Given the explosive growth in exchange traded funds with their vast investment offerings, low cost and tax-efficiency, chances are your financial advisor has at least considered using them in part or all of your portfolio.
But what if he or she doesn’t? It might be time to ask them why not. And if the answer is unsatisfactory, look for one that does.
ETFs might not be right for every part of your portfolio, but they could be a good fit in various areas.
For example, does your investment plan call for some exposure to the broad stock market? There are many ETFs that track the S&P 500 and broader indexes offered by the big ETF providers, BlackRock’s iShares, State Street Global Advisors’ SPDRs and Vanguard. If your advisor chooses a more expensive way to gain exposure to the stock market, there might be a reason, but there should be an explanation.
If you’re unsatisfied with the answer or are just beginning your search for an advisor, where do you start?
You can ask friends and family for referrals. You should also check out the National Association of Personal Financial Advisors, or NAPFA. It’s a professional association of fee-only financial advisors that started in 1983. They have a registry of advisors and chances are there are several near you.
If you have at least $500,000 to invest, you can also try Schwab Advisor Network. Other brokerages can also help refer you to financial advisors.
But if you start your conversation with an advisor by asking if he or she invests in ETFs, be prepared to get a question or two thrown back at you before you get an full answer. That’s because advisors are trained to look at your investment goals and risk tolerance before choosing investments that fit your needs.
Nik Schuurmans, the founder of Pure Portfolios, a registered investment advisor (RIA) in Portland, Ore., says to get an ETF-focused advisor you need to go with an independent RIA who doesn’t have a relationship with a mutual fund family, so he or she doesn’t have to push mutual funds. He says if you’re willing to embrace technology you can also try a robo-advisor. NerdWallet’s top 2017 robo-advisor picks include Betterment, Wealthfront, Wealthsimple, WiseBanyan, Charles Schwab and Fidelity Go.

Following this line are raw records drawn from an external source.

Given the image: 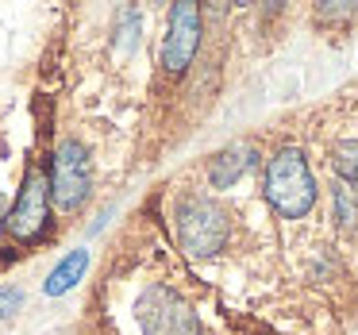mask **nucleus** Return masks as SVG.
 I'll list each match as a JSON object with an SVG mask.
<instances>
[{
	"instance_id": "7",
	"label": "nucleus",
	"mask_w": 358,
	"mask_h": 335,
	"mask_svg": "<svg viewBox=\"0 0 358 335\" xmlns=\"http://www.w3.org/2000/svg\"><path fill=\"white\" fill-rule=\"evenodd\" d=\"M258 166V147L255 143H235L224 147L216 158L208 162V185L212 189H231L243 173H250Z\"/></svg>"
},
{
	"instance_id": "2",
	"label": "nucleus",
	"mask_w": 358,
	"mask_h": 335,
	"mask_svg": "<svg viewBox=\"0 0 358 335\" xmlns=\"http://www.w3.org/2000/svg\"><path fill=\"white\" fill-rule=\"evenodd\" d=\"M173 220H178V239L181 247L193 258H212L227 247V235H231V220H227V208L220 201L204 193H185L173 208Z\"/></svg>"
},
{
	"instance_id": "8",
	"label": "nucleus",
	"mask_w": 358,
	"mask_h": 335,
	"mask_svg": "<svg viewBox=\"0 0 358 335\" xmlns=\"http://www.w3.org/2000/svg\"><path fill=\"white\" fill-rule=\"evenodd\" d=\"M85 270H89V250H85V247L70 250V255H66L62 262H58L55 270L47 273V281H43V293H47V297L70 293V289L78 285L81 278H85Z\"/></svg>"
},
{
	"instance_id": "3",
	"label": "nucleus",
	"mask_w": 358,
	"mask_h": 335,
	"mask_svg": "<svg viewBox=\"0 0 358 335\" xmlns=\"http://www.w3.org/2000/svg\"><path fill=\"white\" fill-rule=\"evenodd\" d=\"M50 201L58 212H78L93 197V158L78 139H62L50 155Z\"/></svg>"
},
{
	"instance_id": "4",
	"label": "nucleus",
	"mask_w": 358,
	"mask_h": 335,
	"mask_svg": "<svg viewBox=\"0 0 358 335\" xmlns=\"http://www.w3.org/2000/svg\"><path fill=\"white\" fill-rule=\"evenodd\" d=\"M135 320H139L143 335H204L201 316L193 312V304L178 293V289L162 285H147L135 301Z\"/></svg>"
},
{
	"instance_id": "1",
	"label": "nucleus",
	"mask_w": 358,
	"mask_h": 335,
	"mask_svg": "<svg viewBox=\"0 0 358 335\" xmlns=\"http://www.w3.org/2000/svg\"><path fill=\"white\" fill-rule=\"evenodd\" d=\"M262 197L270 201L273 212L285 220H301L316 204V178L308 170V158L301 147H281L278 155L266 162V185Z\"/></svg>"
},
{
	"instance_id": "5",
	"label": "nucleus",
	"mask_w": 358,
	"mask_h": 335,
	"mask_svg": "<svg viewBox=\"0 0 358 335\" xmlns=\"http://www.w3.org/2000/svg\"><path fill=\"white\" fill-rule=\"evenodd\" d=\"M50 178L39 170V166H31V170L24 173V185H20V197L16 204H12L8 212V235L16 243H24V247H31V243H39L43 235L50 231Z\"/></svg>"
},
{
	"instance_id": "11",
	"label": "nucleus",
	"mask_w": 358,
	"mask_h": 335,
	"mask_svg": "<svg viewBox=\"0 0 358 335\" xmlns=\"http://www.w3.org/2000/svg\"><path fill=\"white\" fill-rule=\"evenodd\" d=\"M24 308V289L20 285H0V320L16 316Z\"/></svg>"
},
{
	"instance_id": "6",
	"label": "nucleus",
	"mask_w": 358,
	"mask_h": 335,
	"mask_svg": "<svg viewBox=\"0 0 358 335\" xmlns=\"http://www.w3.org/2000/svg\"><path fill=\"white\" fill-rule=\"evenodd\" d=\"M201 50V8L196 4H173L166 20V39H162V70L166 73H185Z\"/></svg>"
},
{
	"instance_id": "10",
	"label": "nucleus",
	"mask_w": 358,
	"mask_h": 335,
	"mask_svg": "<svg viewBox=\"0 0 358 335\" xmlns=\"http://www.w3.org/2000/svg\"><path fill=\"white\" fill-rule=\"evenodd\" d=\"M331 201H335V220H339L343 231H350V227L358 224V197H355V185H347V181H335L331 185Z\"/></svg>"
},
{
	"instance_id": "12",
	"label": "nucleus",
	"mask_w": 358,
	"mask_h": 335,
	"mask_svg": "<svg viewBox=\"0 0 358 335\" xmlns=\"http://www.w3.org/2000/svg\"><path fill=\"white\" fill-rule=\"evenodd\" d=\"M4 224H8V201L0 197V231H4Z\"/></svg>"
},
{
	"instance_id": "9",
	"label": "nucleus",
	"mask_w": 358,
	"mask_h": 335,
	"mask_svg": "<svg viewBox=\"0 0 358 335\" xmlns=\"http://www.w3.org/2000/svg\"><path fill=\"white\" fill-rule=\"evenodd\" d=\"M331 166L339 173V181L358 185V139H343L331 147Z\"/></svg>"
}]
</instances>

“I don’t believe a consumer should use ETFs vs. other products as the criteria for using advisors,” said Matthew S. Clement, president of Emerald Retirement Planning Group in Stony Point, N.Y., an RIA that uses ETFs in its client portfolios. “I don’t mean it shouldn’t be part of the conversation. But it would be misguided to be the main reason. And it misses the fundamental issues for some hiring an advisor in the first place.”
Clement said the fundamental question when choosing one advisor over another is: “What do I expect this advisor to do for me?”
“There’s no book with the title ‘Advisors That Use Only ETFs,’ ” said Steve Dunn, executive director of ETF Securities, a specialist commodity exchange traded product provider. “But, it’s becoming much more common to find them. You have to find an advisor with a consistent philosophy of what you expect.”
Dunn suggests a group of advisors called the Zero Alpha Group, or ZAG.
“Their website lists firms that buy into this passive low-cost alternative.”
But the best known resource is a site called the Paladin Research & Registry. Started in 2003, the site is run by founder Jack Waymire, the author of “Who’s Watching Your Money?: The 17 Paladin Principles for Selecting a Financial Advisor.”
Advisors pay a membership fee to join the registry, which then vets them before they are listed in the registry.
Paladin reviews and documents financial advisors’ credentials, education, experience, ethics, business practices, services, certifications, associations and continuing education.
“Most advisors present themselves in the form of sales pitches,” said Waymire. “We require transparency. If an advisor is telling people he’s an expert, where did that expertise come from?”
It looks at advisors’ fiduciary status, license, registration and compliance record at finra.org.
The registry lists what services advisors provide, how they are compensated, and how they communicate with clients. And for our person looking for an ETF-focused advisor, it lists a manager’s strategy, whether passive or active.
“Passive and ETFs are virtually synonymous,” said Waymire.
After checking the data, it rates the advisor’s quality. An advisor needs to achieve a specific score to get into the registry.
Waymire said investors could query Paladin for another level of detail such as “I’m looking for an advisor that uses passive management with ETFs.” He said if they want to do research that goes one level deeper they need to go the advisor’s website. He also recommends that investors check out the advisor on finra’s brokercheck.